In my time the old grammar school had become the Thirsk &
Sowerby Junior School, which took on ages seven to eleven, at the end of which
time we took the old Eleven Plus exam, the sorting hat of its age, which divided
us into grammar or secondary-modern by delving into the workings of our mind. I
know that I got one question wrong and that question was “What is the shortest distance
between two points?” In those days there was no such thing as multiple choice
and having never heard the expression before I was at a loss to conjure up the
required form of words. Conferring with classmates afterwards only one inky
swot had written the right answer but he couldn’t recall where he’d heard it.
I was caned three times in junior school and apart from
one instance when I was bang to rights – talking out of turn – I maintain my
innocence to this day. The teacher who administered the punishment – in full view
for maximum effect – was later revealed to be a predatory paedophile with a
taste for the boys in his charge. They've always been there. Otherwise, like all but a very tiny minority,
we did exactly what was asked of us and performed our tasks in near silence. The
windows in most classrooms were too high to be able to see anything but
rooftops; only the windows of the newly erected Portakabin looked over the
sports field but they were at the back of the room and any craning round would
be instantly detected.
And then on to big school, with windows everywhere which,
for some, proved irresistible, especially on upper floors as the view stretched
all the way to the Hambleton Hills, the steep-sided slip face of the small rift
valley of the Vale of Mowbray. Thirsk Grammar and Secondary Modern School was
the first place I encountered aggressive misbehaviour and disrespect for teachers and almost all of it emanated from a recent addition. Before the raising of the school leaving
age caused a proliferation of ‘Rosla’ blocks another Portakabin was pressed
into service to contain, rather than educate, the remedial class.
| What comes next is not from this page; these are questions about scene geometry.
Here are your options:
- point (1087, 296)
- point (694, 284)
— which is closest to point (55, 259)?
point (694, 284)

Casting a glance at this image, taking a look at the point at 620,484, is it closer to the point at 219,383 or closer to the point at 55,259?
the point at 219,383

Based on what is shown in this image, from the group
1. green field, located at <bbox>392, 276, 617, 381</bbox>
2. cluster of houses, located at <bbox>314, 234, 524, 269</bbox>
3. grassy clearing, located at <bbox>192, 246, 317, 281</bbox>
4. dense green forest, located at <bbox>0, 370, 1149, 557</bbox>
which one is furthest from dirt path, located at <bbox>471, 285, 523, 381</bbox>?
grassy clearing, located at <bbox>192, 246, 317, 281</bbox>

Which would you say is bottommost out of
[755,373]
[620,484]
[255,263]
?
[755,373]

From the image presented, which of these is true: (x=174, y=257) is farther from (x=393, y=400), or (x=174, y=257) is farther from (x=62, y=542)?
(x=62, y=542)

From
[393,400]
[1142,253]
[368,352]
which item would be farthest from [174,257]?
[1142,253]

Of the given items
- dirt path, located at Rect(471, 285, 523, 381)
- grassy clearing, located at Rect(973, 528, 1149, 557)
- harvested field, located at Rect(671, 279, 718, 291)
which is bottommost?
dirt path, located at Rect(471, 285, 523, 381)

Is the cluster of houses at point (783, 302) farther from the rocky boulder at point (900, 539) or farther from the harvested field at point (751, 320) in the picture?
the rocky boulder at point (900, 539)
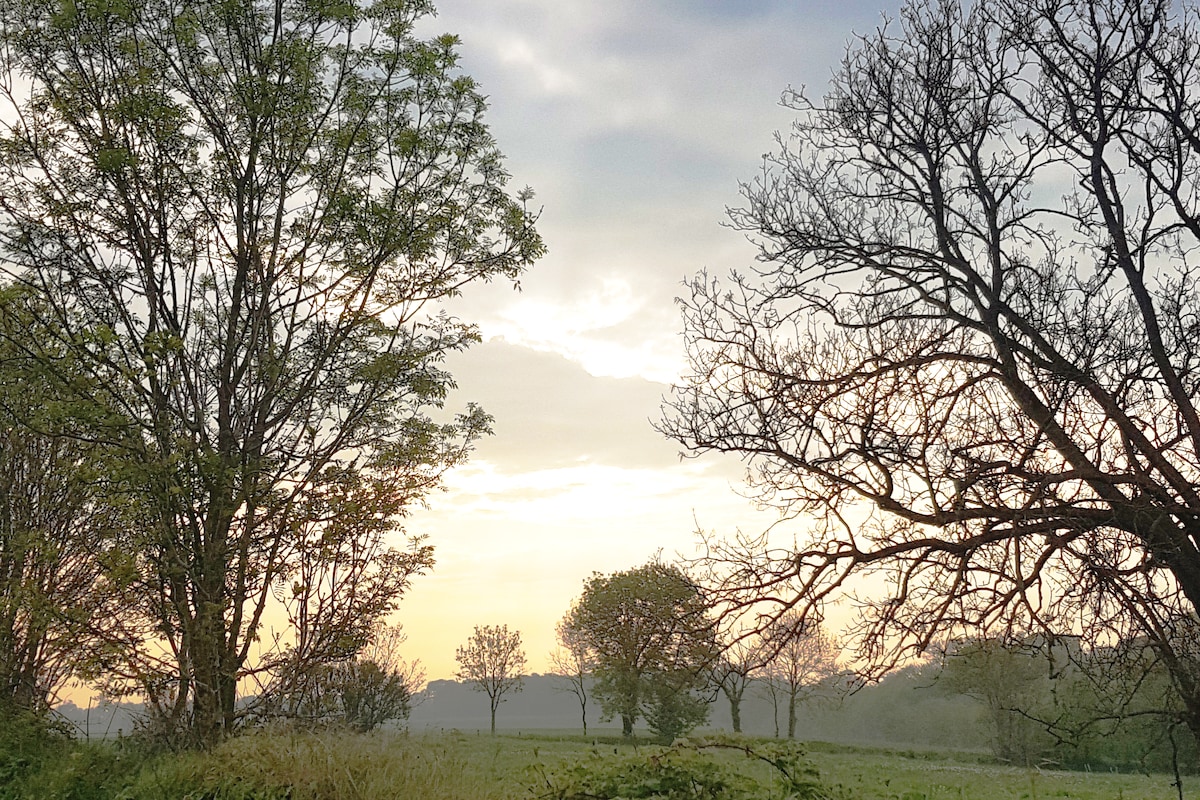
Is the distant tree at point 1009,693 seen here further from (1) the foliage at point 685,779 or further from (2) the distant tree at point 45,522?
(2) the distant tree at point 45,522

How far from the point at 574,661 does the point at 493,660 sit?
14.7ft

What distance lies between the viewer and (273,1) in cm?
1073

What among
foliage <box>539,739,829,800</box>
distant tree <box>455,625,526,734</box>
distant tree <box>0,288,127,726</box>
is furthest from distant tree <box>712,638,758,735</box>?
distant tree <box>455,625,526,734</box>

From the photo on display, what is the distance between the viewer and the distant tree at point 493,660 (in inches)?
1727

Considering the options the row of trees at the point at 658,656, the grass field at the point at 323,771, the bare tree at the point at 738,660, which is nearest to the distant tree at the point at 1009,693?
the row of trees at the point at 658,656

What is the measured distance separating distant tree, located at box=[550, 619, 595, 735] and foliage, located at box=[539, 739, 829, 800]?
3201 centimetres

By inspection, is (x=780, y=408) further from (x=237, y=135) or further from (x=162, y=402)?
(x=237, y=135)

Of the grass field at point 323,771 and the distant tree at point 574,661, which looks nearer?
the grass field at point 323,771

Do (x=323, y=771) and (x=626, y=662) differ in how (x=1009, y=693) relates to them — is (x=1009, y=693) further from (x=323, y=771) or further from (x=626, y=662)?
(x=323, y=771)

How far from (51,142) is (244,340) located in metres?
3.82

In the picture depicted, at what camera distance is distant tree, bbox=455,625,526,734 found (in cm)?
4388

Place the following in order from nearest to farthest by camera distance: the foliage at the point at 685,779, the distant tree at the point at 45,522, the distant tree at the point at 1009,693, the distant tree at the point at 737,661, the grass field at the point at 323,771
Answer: the foliage at the point at 685,779 < the grass field at the point at 323,771 < the distant tree at the point at 737,661 < the distant tree at the point at 45,522 < the distant tree at the point at 1009,693

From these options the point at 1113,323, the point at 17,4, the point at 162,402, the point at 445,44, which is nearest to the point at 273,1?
the point at 445,44

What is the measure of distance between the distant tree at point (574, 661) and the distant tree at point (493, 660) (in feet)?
8.21
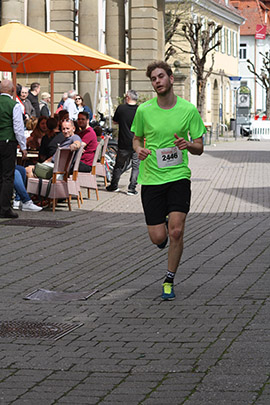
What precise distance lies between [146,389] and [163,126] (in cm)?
317

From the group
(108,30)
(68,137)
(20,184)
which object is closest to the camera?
(20,184)

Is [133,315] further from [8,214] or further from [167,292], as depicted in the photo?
[8,214]

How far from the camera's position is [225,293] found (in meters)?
8.41

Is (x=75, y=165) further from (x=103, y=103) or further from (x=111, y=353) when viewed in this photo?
(x=103, y=103)

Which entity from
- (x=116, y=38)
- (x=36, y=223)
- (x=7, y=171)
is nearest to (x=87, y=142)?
(x=7, y=171)

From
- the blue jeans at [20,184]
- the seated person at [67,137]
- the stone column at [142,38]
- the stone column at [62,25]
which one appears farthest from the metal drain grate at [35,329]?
the stone column at [142,38]

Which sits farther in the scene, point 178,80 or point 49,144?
point 178,80

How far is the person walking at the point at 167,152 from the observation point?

Still a few years away from being as inquisitive as I
later became I never questioned the etymology of ‘remedial’ and the word became
a shorthand for the sort of unruly, troublesome, hulking teenagers you would go
to lengths to avoid. Nobody wanted to get on the wrong side of ‘a remedial’
including many of the teachers. The poor sod who was their form master had
clearly drawn a short straw indeed and was looked on with pity by staff and
pupils alike. One year he didn’t return; we all assumed he had died from the
strain.
So, for my entire school life apart from the odd high
spirited heckling or the occasional ink fights (remember them?) disruptive
behaviour was kept in check by a combination of stern but dedicated teachers
and the notion that both teachers and parents were in cahoots to keep us in
check. Those big side windows were a constant distraction and what pictures
they showed but on the whole we sat in rows and shut our mouths and learned our
lessons. Nobody wanted to be thought of as a remedial. But in my final years I saw the façade begin to slip and this slide into indiscipline
had a name. Comprehensive.
The loser has to teach Year Nine...
Now, many decades into that experiment is it any wonder that
much of what passes for education in British schools is reduced to crowd
control? From what was once revered around the world – we used to laugh, heartily
at the dire state of education in the USA – we have descended into the pitched
battle described in a recent report by Professor Terry Haydn of the University
of East Anglia. Turning the behavioural clock back is likely to be a near
impossibility but unless something is done to restore classroom discipline we
may as well accept that all state schools are remedial schools now.